Madras High Court
Commissioner Of Income Tax vs S. Palaniswamy on 16 August, 1995
Equivalent citations: [1996]219ITR380(MAD)
JUDGMENT Abdul Hadi, J.
1. In this tax case under s. 256(1) of the IT Act, 1961, preferred by the Revenue, the respondent/assessee remained unrepresented. So, we have heard learned counsel for the Revenue alone.
The question referred to this Court is as follows :
"Whether, on the facts and in the circumstances of the case, the Tribunal is correct in law in holding that the assessee is entitled to depreciation at 40% in respect of the buses (on the basis of the notification dt. 24th July, 1980) for the asst. yr. 1980-81?"

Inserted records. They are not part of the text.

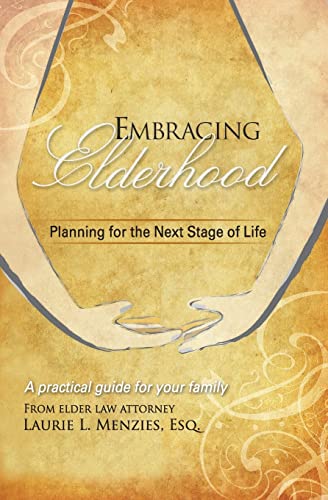 Imagen de archivo de Embracing Elderhood: Planning for the Next Stage of Life a la venta por ThriftBooks-Dallas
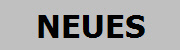 NEUES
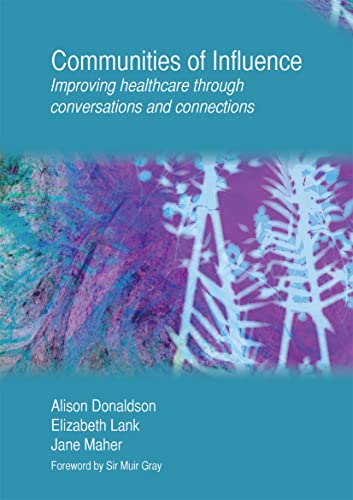 9781846194924: Communities of Influence: Improving Healthcare Through Conversations and Connections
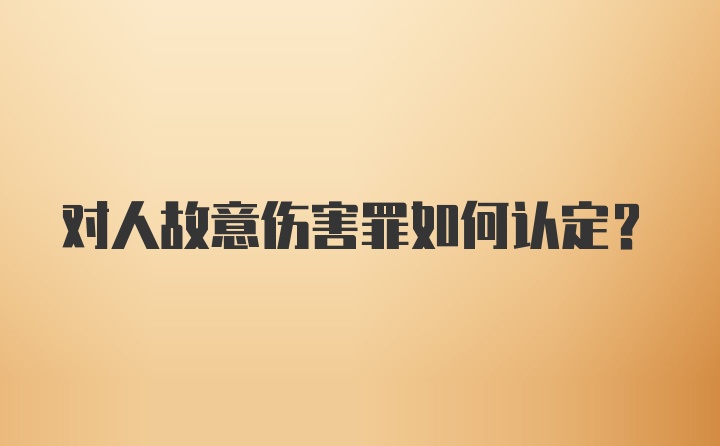 对人故意伤害罪如何认定?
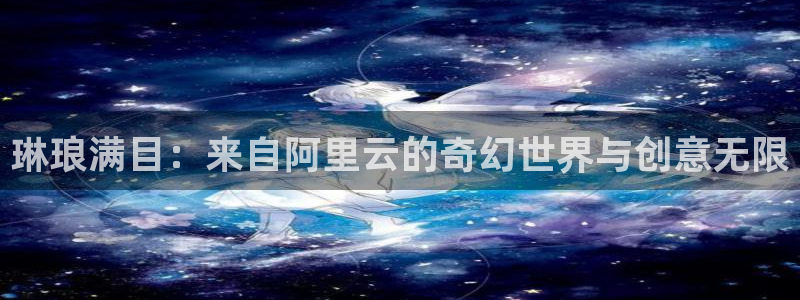 永利皇官体育平台登录入口：琳琅满目：来自阿里云的奇幻世界与创意无限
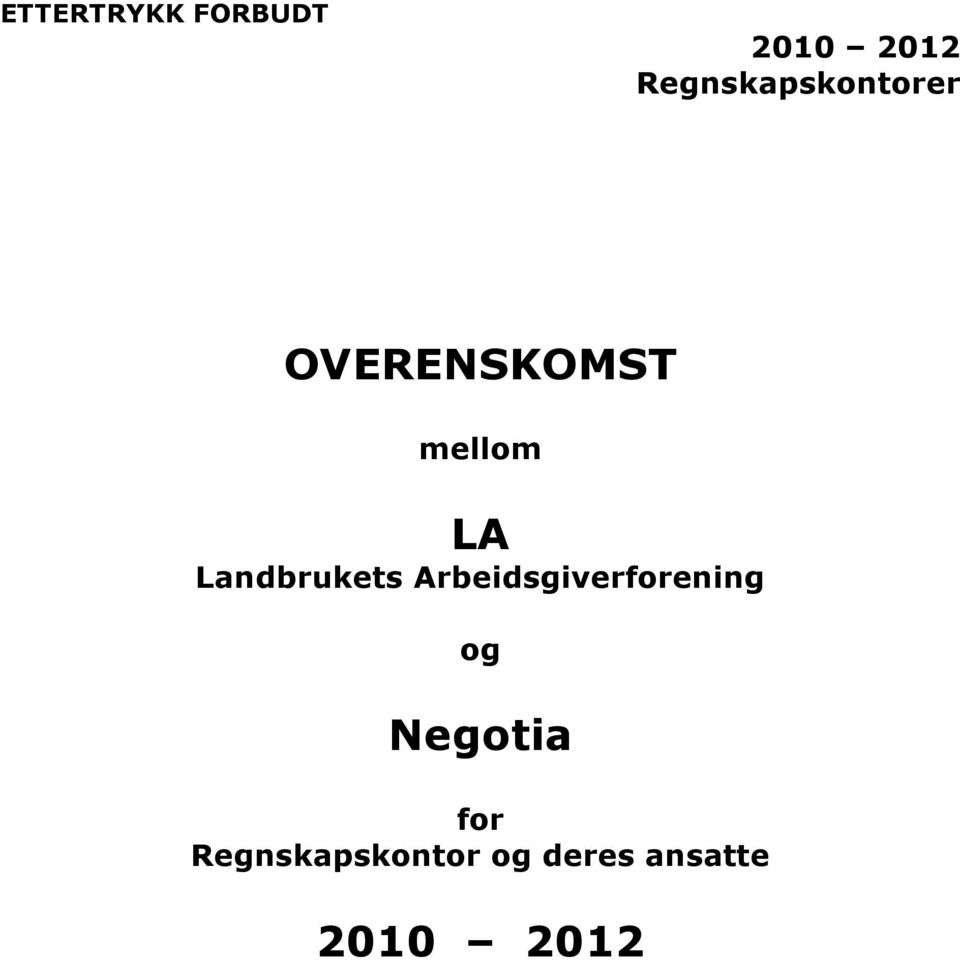 LA Landbrukets Arbeidsgiverforening og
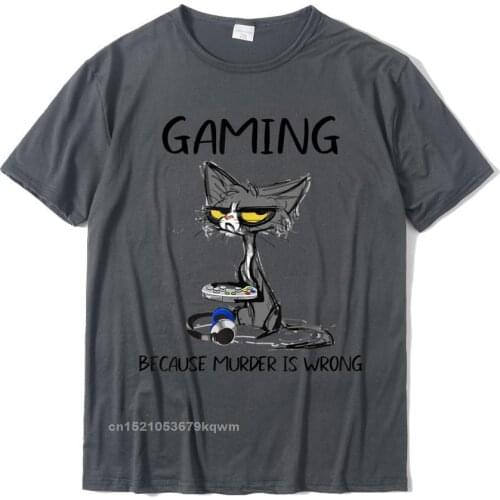 Gaming Because Murder Is Wrong Funny Black Cat T-Shirt Mens On Sale Fashionable Tees Cotton Tshirts Casual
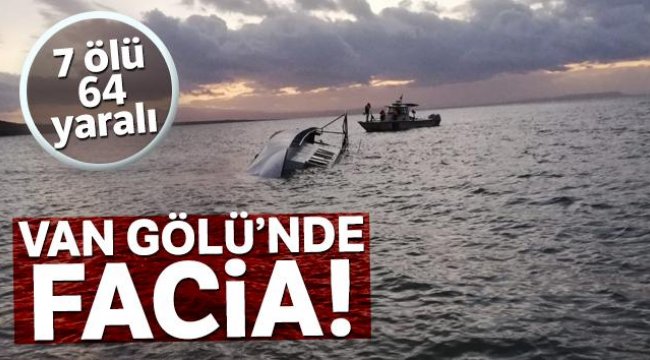 Van Gölü&#039;nde göçmenleri taşıyan tekne battı: 7 ölü, 64 yaralı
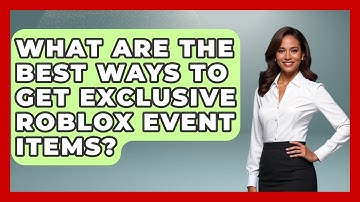 What Are The Best Ways To Get Exclusive Roblox Event Items? | Open World Tycoons News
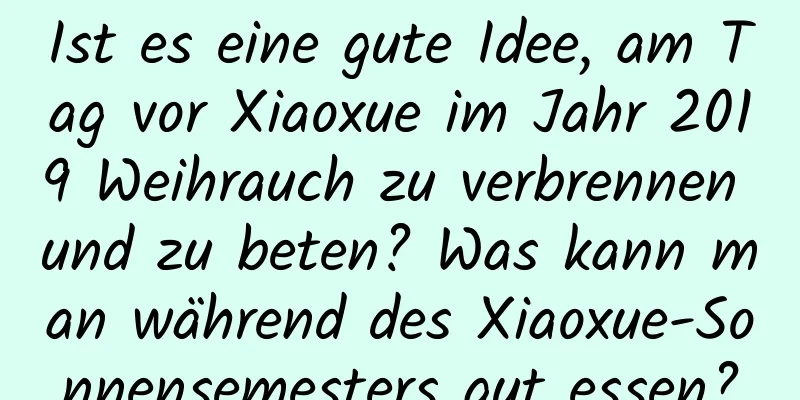 Ist es eine gute Idee, am Tag vor Xiaoxue im Jahr 2019 Weihrauch zu verbrennen und zu beten? Was kann man während des Xiaoxue-Sonnensemesters gut essen?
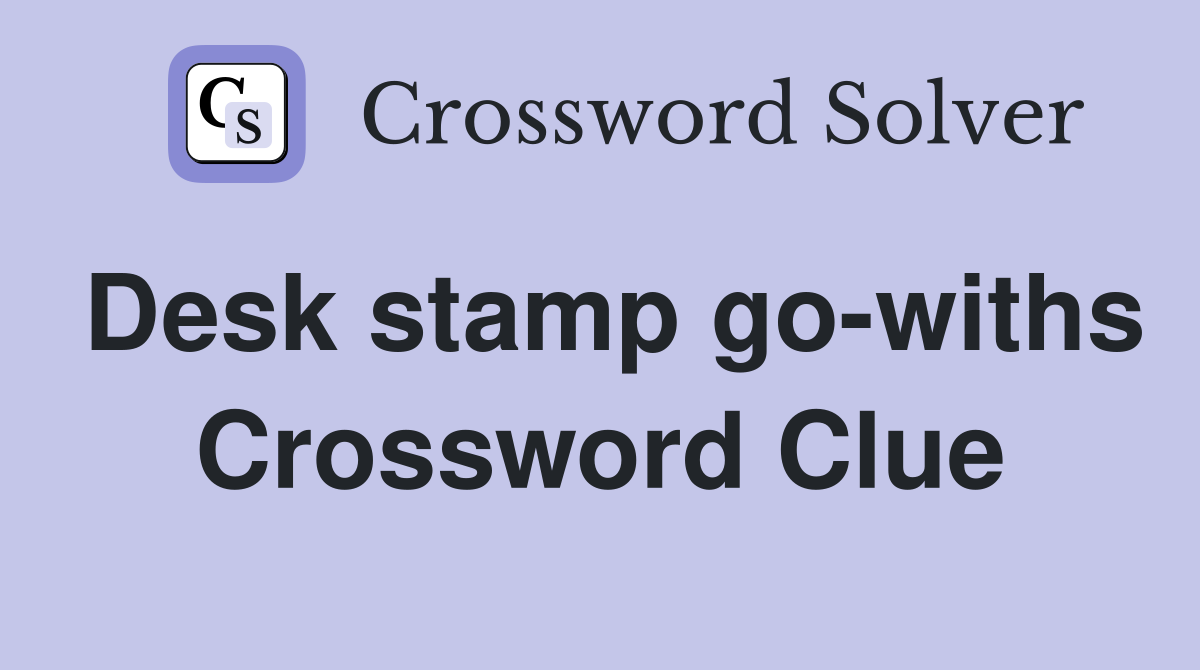 Desk stamp go-withs Crossword Clue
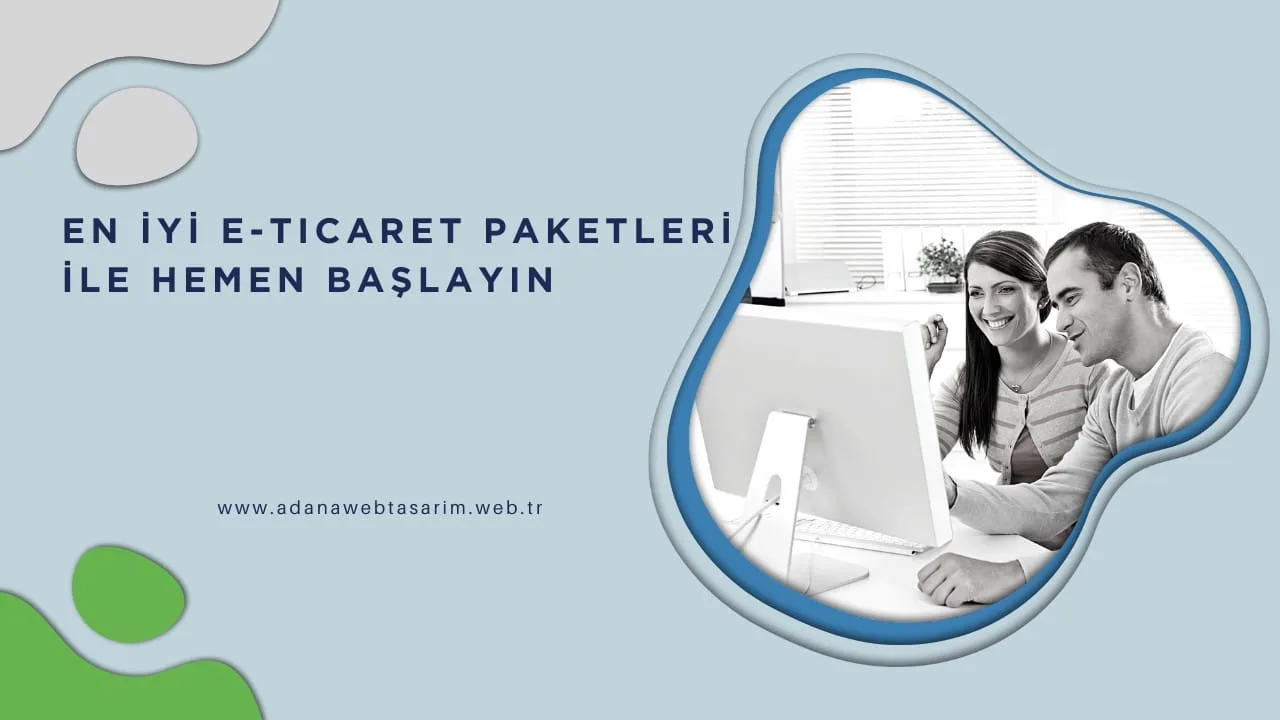 En İyi E-Ticaret Paketleri ile Hemen Başlayın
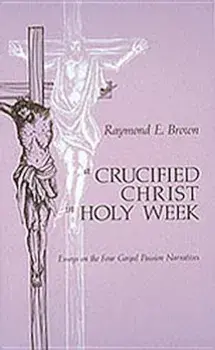 Crucified Christ in Holy Week: Essays on the Four Gospel Passion Narratives, Paperback/Raymond E. Brown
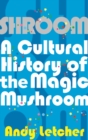 Image for Shroom  : a cultural history of the magic mushroom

2. In other words, prior to the abovesaid notification dt. 24th July, 1980 which brought about the IT (Fifth Amendment) Rules, 1980, which, inter alia, inserted item (1A) in Group E under the heading III "Machinery and plant" in Part I of Appendix I to the IT Rules, 1962, the rate of depreciation for the assessee 's buses was 30% and by the said notification, the said rate was 40% and is applicable to the assessment year in question namely, 1980-81, though the said notification came into force only during the course of the said assessment year, i.e., on 24th July, 1980. No doubt, the said IT (Fifth Amendment) Rules, 1980, says that the said rules shall come into force "at once". But the said rules cannot be given effect to, retrospectively from 1st April, 1980, the first date of the assessment year. It is settled law that though the subject of the charge is the income of the previous year, the law to be applied is the law that is in force as on 1st April, of the assessment year in question, unless the said law is changed. If the intention is to change the law on the above point retrospectively from 1st April of the abovesaid assessment year, it could have been expressly done since such power to amend the rules is given to the CBDT under s. 295(4) of the Act which says that the power to make rules conferred by this section shall include the power to give retrospective effect, from a date not earlier than the date of commencement of this Act, to the rules or any of them. So, simply because the abovesaid expression "at once" is used in the abovesaid amending Rules, it cannot be said that the said rules have retrospective effect from 1st April, 1980.
The Tribunal has not considered the abovesaid well settled legal position and has only observed that the AAC was right in granting depreciation at the rate of 40% following the earlier order of the Tribunal.
We also find support for the above view taken by us in the decisions of CIT vs. S. A. Wahab ; CIT vs. Mirza Ataullaha Baig (1993) 202 ITR 291 (Bom) and S. P. Jaiswal Estates Pvt. Ltd. vs. CIT . Of the above referred to three decisions, the former two considered the very same notification as the present one, while the last of the three, dealt with a similar notification which came in later.
3. The net result is we answer the question referred to us in the negative and in favour of the Revenue. No costs.